== Set tasks ==
1. Decide whether each statement agrees with the article on the Glasgow School of Art's 2024 postgraduate exhibitions, answering yes or no and quoting the words from the article that settle it. (a) The School of Fine Art exhibition closes on Thursday 29 August. (b) The accompanying digital showcase launches at noon. (c) Professor Penny Macbeth is Director of The Glasgow School of Art.
2. Extend the article on the Glasgow School of Art's 2024 postgraduate exhibitions, picking up after its final sentence.

== Source excerpt ==
The Glasgow School of Art’s 2024 Postgraduate Exhibitions Fuse Traditional Fine Art, Making, Research and Technology in a Bold Showcase of Innovation

August 23, 2024


Copy Text

The Glasgow School of Art’s Postgraduate Degree Show 2024 opens in Glasgow from tomorrow in what is one of Glasgow’s largest public exhibitions of work from some of the world’s leading creative graduates.  The School of Fine Art exhibition opens on Friday 23 and runs until Thursday 29 August, presenting work from the MLitt Art Writing, MLitt Curatorial Practice and MLitt Fine Art Practice programmes. On Friday 30 August exhibitions then open encompassing the School of Design, School of Innovation & Technology and the Mackintosh School of Architecture.

Each of the individual departments across the School provide an impressive glimpse into the innovation, creativity and energy that this new generation of talented artists will bring to the wider cultural economy and arts community. The political, cultural and personal themes addressed in these graduating students’ works intersect with many of the main themes that run across the entire postgraduate degree show this year and are also available to a global audience in an accompanying digital showcase that launches at 10am on Friday 23 August on www.gsa.ac.uk/pgds24   

“Every year our Masters’ students create inspiring and ground-breaking work” says Professor Penny Macbeth, Director of The Glasgow School of Art. 

 

“We are delighted to be welcoming visitors from across  industry and our creative community to the campus for Postgraduate Degree Show to experience in person the remarkable outputs produced by this talented group of students.”

== Records from a spatial question set ==
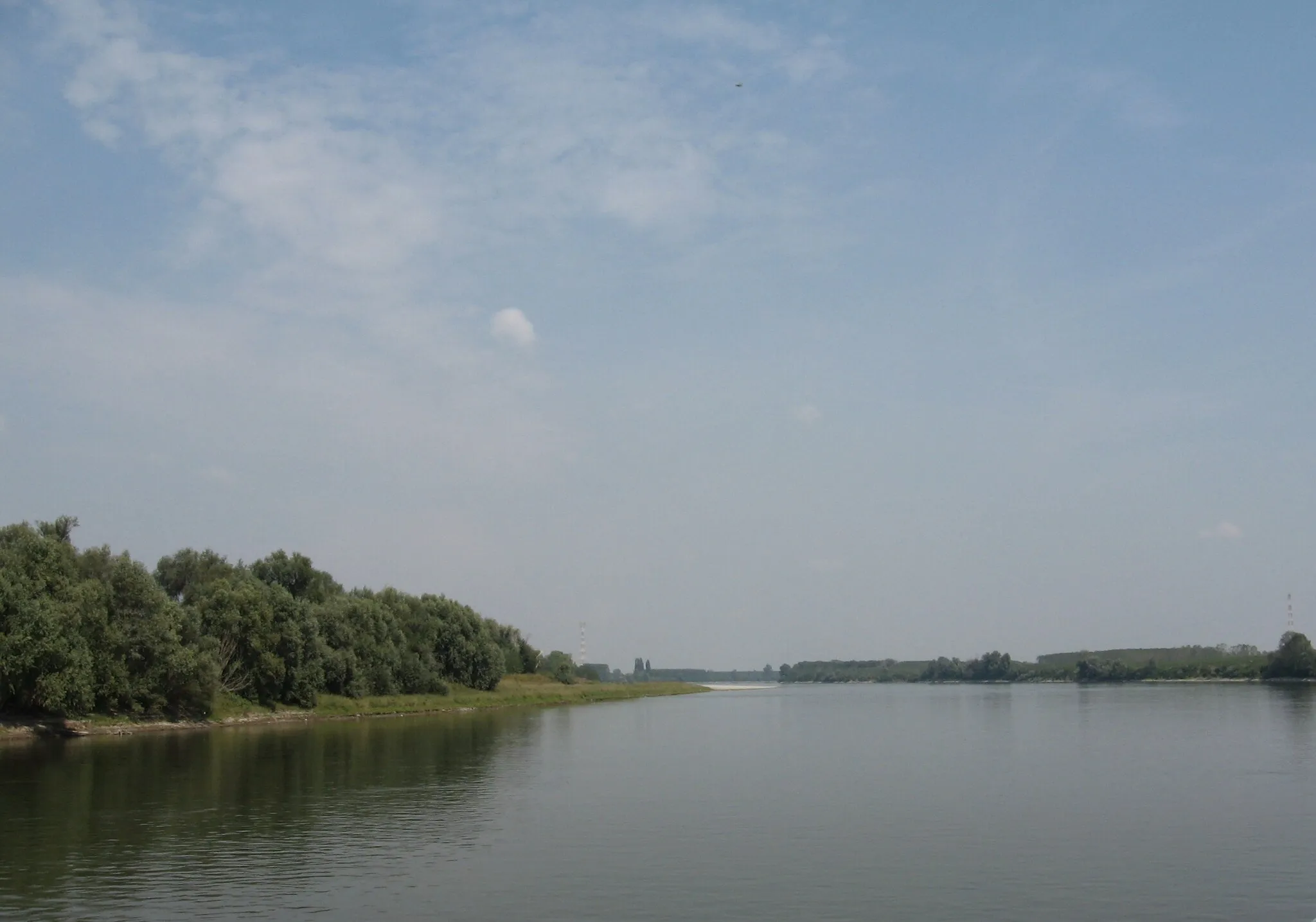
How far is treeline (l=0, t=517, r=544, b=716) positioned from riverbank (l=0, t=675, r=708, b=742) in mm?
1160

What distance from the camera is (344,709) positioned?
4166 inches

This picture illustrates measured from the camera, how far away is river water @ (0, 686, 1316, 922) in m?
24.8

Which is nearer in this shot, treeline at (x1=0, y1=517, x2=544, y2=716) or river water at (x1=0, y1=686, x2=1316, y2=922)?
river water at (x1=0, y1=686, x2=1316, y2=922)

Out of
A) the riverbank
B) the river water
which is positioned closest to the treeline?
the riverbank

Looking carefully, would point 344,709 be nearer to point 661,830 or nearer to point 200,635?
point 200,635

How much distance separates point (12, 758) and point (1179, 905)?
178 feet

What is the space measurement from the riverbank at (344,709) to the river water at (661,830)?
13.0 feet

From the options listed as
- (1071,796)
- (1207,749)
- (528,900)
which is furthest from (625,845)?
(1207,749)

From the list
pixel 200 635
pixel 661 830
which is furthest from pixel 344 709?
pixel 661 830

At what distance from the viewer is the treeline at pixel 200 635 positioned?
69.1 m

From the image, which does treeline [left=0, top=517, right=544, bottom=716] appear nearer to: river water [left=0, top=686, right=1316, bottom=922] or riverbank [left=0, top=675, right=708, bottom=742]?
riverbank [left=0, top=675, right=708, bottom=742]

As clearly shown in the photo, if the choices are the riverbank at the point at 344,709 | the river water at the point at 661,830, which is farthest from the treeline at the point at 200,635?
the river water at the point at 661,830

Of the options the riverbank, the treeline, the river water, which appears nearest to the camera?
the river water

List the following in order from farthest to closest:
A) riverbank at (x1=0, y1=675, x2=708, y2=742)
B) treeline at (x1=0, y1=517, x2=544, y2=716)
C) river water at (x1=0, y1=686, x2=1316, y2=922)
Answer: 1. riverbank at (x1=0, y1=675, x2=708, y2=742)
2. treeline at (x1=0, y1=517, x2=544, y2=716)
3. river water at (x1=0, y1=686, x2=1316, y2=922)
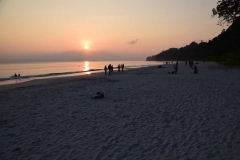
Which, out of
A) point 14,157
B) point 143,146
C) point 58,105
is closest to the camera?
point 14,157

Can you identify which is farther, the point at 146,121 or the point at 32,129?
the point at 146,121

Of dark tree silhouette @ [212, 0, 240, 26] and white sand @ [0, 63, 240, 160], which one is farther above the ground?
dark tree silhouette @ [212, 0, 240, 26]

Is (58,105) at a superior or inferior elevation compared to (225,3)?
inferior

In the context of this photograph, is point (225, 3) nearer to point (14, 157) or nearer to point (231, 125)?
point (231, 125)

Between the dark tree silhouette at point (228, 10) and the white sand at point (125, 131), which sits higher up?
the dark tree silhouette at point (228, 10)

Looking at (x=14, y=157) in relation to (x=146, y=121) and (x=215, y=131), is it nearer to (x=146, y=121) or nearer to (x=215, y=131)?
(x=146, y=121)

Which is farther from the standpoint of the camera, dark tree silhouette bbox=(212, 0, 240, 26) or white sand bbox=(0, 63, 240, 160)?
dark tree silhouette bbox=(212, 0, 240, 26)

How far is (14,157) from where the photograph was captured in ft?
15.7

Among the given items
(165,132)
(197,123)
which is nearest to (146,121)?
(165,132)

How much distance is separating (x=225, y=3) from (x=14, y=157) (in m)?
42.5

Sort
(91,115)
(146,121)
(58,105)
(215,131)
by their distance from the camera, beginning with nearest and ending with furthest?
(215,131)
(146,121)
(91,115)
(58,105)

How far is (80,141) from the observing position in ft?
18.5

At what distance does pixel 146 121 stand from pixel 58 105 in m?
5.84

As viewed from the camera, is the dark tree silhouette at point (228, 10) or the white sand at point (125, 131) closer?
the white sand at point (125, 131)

* * *

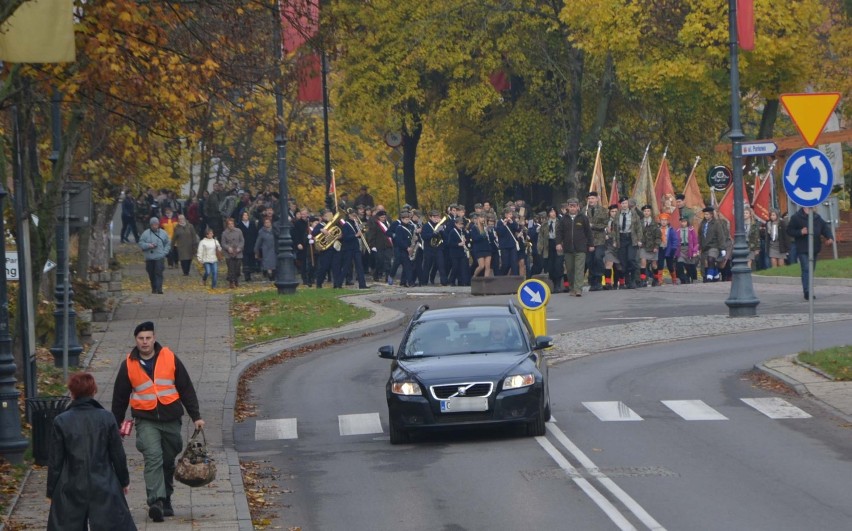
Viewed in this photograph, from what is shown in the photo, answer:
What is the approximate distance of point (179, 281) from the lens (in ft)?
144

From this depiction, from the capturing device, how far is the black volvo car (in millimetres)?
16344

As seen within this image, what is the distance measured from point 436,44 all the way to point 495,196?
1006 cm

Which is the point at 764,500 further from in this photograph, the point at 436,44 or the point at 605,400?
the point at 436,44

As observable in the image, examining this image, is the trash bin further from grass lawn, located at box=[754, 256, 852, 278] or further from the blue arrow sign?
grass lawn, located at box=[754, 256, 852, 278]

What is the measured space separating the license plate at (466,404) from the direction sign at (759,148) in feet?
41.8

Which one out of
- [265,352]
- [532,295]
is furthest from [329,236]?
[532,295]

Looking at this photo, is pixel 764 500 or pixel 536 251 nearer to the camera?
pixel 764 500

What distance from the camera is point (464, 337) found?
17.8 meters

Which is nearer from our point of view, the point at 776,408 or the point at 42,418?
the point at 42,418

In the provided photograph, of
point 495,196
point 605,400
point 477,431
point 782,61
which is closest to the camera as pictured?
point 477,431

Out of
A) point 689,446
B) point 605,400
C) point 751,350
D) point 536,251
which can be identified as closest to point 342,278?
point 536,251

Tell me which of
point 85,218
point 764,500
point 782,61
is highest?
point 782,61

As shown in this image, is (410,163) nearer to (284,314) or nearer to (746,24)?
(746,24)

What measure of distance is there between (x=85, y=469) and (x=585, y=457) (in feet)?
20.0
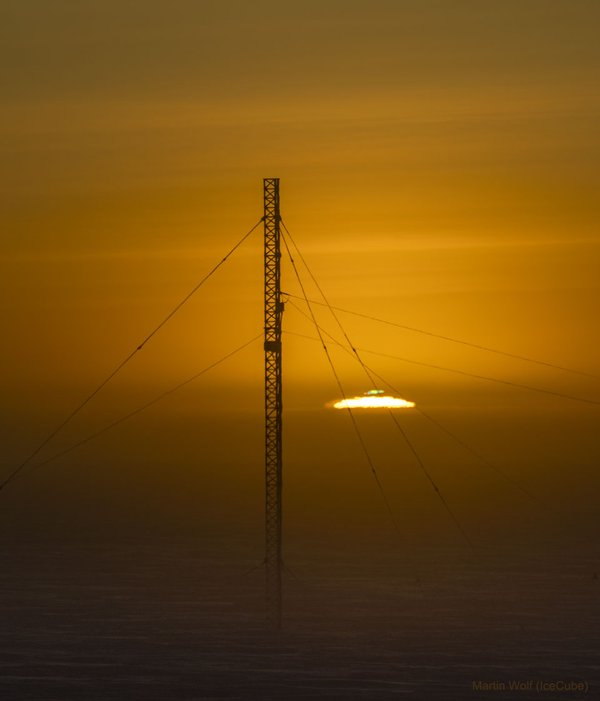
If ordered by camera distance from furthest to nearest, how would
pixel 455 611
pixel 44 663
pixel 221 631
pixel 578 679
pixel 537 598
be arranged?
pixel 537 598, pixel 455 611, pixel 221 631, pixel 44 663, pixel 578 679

== Responses to the tasks ==
1.
(a) Yes: "runs until Thursday 29 August"
(b) No: "launches at 10am on Friday 23 August"
(c) Yes: "Professor Penny Macbeth, Director of The Glasgow School of Art"

2.
This year’s MLitt Fine Art Practice cohort demonstrates a diverse set of student perspectives and experiences, with continuing students from the undergraduate degree, domestic and international students, as well as student from non-traditional routes who have come through widening participation’s portfolio preparation course. 

 

Yang Liu’s kinetic work Clock addresses reality and perception, seeking a way to illustrate the fictional nature of what we experience as reality.  Part of her exhibition Where Does True Authenticity Lie?, Clock is a large metal sculpture whose heavy arm moves like a time piece till the top of its sweep, when it swings dramatically down, borne by its own weight.  Liu’s intention is to present the viewer with a visible tension between the laws of time and gravity, creating a simultaneous sense of unease, and wonder.  

 

Mary Harker’s exhibition Chairs explores human presence, even when they no longer remain, through the spaces and objects individuals once inhabited, with imprints, fragments and veiling employed in her paintings to suggest the human form.  Detailing her experiences of caring for her mother through dementia, Harker’s work reflects on transience and memory through representations of some of her mother’s possessions.  In the use of those possessions, Harker adds her own marks to the memory of her mother contained in those objects.

 

Sunny Townsend brings her background in theoretical ecology to her postgraduate show Life and death surveys of a maerl bed ecosystem.  Townsend weaves elements of maths, data & ecological research together with her experience as a dive master on the Great Barrier Reef, to explore the degradation of Scotland’s ‘maerl beds’ – purple-pink hard seaweed that forms spiky underwater ‘carpets’ on the seabed.  The delicate and elegant installation uses fishing line to suspend layers of print detailing the brittle star-like merl forms, alongside dried gravel of the perished white merl arranged in lines, illustrating the precarious nature of this rapidly declining habitat.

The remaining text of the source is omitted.